Queste due tendenze politiche (o fasci di tendenze politiche) convergono nel volere la cacciata (o il pacifico ritiro) degli Usa e degli alleati dall’Iraq e nel richiedere per l’Iraq e per l’Islam un posto più equo nel mercato mondiale (nessuno di questi gruppi mette in discussione il capitalismo in quanto tale), ma divergono sui metodi di azione e sul raggio d’azione della lotta, sulla sua "internazionalizzazione". Una certa diversità c’è anche nelle rispettive basi sociali "di riferimento": al nazionalismo (sia esso o meno di impronta baathista) paiono prevalentemente inclini le forze sociali intermedie e quel che resta in campo dei vecchi apparati del regime saddamita, mentre le correnti di ispirazione islamica hanno un insediamento popolare assai più profondo (non privo di conseguenze sulla loro tattica politica).

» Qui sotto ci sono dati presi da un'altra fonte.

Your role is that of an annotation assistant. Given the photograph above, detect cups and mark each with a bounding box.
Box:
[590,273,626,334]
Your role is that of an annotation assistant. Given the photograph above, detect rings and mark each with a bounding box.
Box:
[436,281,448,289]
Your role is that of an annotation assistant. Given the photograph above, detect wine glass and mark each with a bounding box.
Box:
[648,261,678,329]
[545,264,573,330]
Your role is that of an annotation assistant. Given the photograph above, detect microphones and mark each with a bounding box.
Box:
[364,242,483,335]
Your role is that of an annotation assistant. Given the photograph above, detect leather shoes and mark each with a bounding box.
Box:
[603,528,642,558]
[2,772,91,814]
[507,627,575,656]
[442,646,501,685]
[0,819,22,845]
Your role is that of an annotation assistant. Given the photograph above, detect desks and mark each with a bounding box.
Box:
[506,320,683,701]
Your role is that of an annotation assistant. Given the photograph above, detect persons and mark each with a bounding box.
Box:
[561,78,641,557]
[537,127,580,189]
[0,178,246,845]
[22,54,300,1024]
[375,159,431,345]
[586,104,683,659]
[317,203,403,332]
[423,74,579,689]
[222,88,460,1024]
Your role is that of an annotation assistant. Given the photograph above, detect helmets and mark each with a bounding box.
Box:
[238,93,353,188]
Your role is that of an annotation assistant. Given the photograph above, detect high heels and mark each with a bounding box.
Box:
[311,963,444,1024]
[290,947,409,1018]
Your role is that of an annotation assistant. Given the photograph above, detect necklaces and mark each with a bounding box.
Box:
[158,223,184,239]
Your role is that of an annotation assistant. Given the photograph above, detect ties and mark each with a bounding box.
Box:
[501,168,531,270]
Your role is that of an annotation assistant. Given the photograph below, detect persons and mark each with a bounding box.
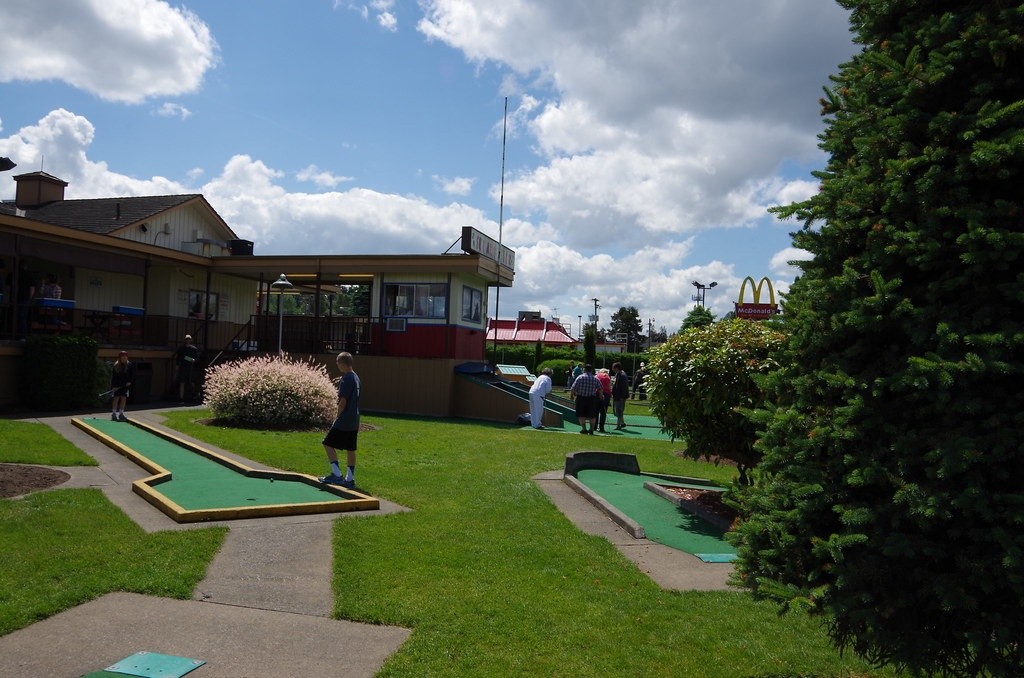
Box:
[176,334,198,406]
[528,367,552,429]
[631,367,648,399]
[5,256,66,344]
[321,352,361,490]
[565,360,583,389]
[612,362,630,430]
[569,363,611,435]
[111,350,134,421]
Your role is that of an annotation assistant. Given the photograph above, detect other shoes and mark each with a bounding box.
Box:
[318,473,344,485]
[614,426,621,430]
[620,423,626,428]
[111,413,117,421]
[579,429,588,434]
[587,429,593,434]
[533,425,545,429]
[119,413,127,419]
[192,398,197,404]
[338,479,355,488]
[173,400,185,405]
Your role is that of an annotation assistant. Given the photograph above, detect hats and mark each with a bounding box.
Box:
[185,334,192,340]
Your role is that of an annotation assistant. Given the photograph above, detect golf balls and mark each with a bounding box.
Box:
[271,477,273,483]
[94,417,96,419]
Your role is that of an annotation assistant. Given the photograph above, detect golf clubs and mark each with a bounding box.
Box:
[602,399,612,434]
[97,381,138,397]
[545,394,549,428]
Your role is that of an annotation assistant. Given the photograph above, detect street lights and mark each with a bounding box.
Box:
[578,315,582,342]
[691,281,718,308]
[271,274,293,352]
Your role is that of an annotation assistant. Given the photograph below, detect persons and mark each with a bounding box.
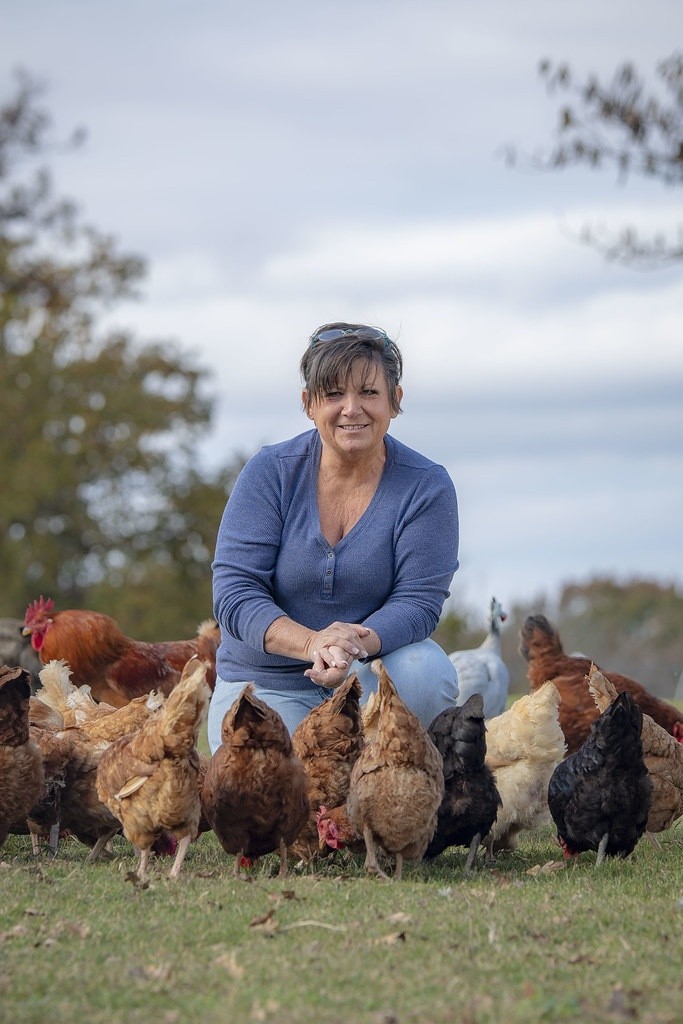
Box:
[208,321,461,759]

Le incombenze della lotta contro gli occupanti fanno sì che, al momento, le contraddizioni sociali e politiche tra le due tendenze e dentro ciascuna di esse siano, anche intenzionalmente, in secondo piano, ma è inevitabile che esse vengano a maturazione, se non ad esplosione.
Passaggi difficili
Anche perché gli Usa&C. sono determinati ad affondare in esse le loro lame, combinando (ancorché non sarà facilissimo neppure per loro) il martellamento violento sulle zone più ribelli (filo-Saddam o islamiste che esse siano) e, se necessario, una vera e propria ripresa delle operazioni belliche su larga scala, con l’"apertura" ad una parte della nomenklatura politico-militare del deposto regime (a fine settembre un giornale inglese pubblicava addirittura notizie, non implausibili, di un contatto diretto con lo stesso Saddam per un qualche accomodamento...), e la contrapposta "chiusura totale" agli jihadisti e agli "stranieri". Ancor più determinate ad agire in tal senso appaiono le potenze europee rimaste finora estranee alle operazioni belliche e l’Onu, le une e l’altro tutt’altro che rassegnati a restar fuori dalla spartizione delle ricchezze dell’Iraq, ma costretti dalle circostanze a poter rientrare in gioco solo sotto le mentite spoglie della "restituzione dell’Iraq agli iracheni"; una manovra che può avere un qualche margine di riuscita alla condizione di cooptare nell’amministrazione neo-coloniale dell’Iraq (sempre e comunque "nostra", in definitiva) elementi e gruppi meno squalificati degli attuali agli occhi delle masse irachene.
Si prospetta perciò un passaggio difficile per la resistenza, non solo sul piano militare, ma anche e soprattutto su quello politico, sia per l’intensificazione delle manovre politico-diplomatiche degli stati occidentali, sia perché la stessa popolazione irachena, martoriata dalla guerra e dagli embarghi assassini degli ultimi 15 interminabili anni, potrebbe non vedere di mal occhio un attimo di respiro ove vi fosse un qualche segno di ripresa di una vita economica e sociale un minimo "normale". I militanti anti-imperialisti dell’Iraq, ci riferiamo soprattutto alla nuova leva di militanti che si sta formando nel fuoco della guerra agli alleati, per superare indenni le difficili prove politiche, oltre che militari, che li attendono, sono chiamati a fare un severo bilancio della precedente lotta, irachena ed arabo-islamica, contro l’imperialismo, del perché siamo, a Baghdad, a Gaza, a Kabul al punto in cui siamo e a darsi un programma di lotta e una strategia generale adeguate per sconfiggere definitivamente il nemico a cui oggi resistono.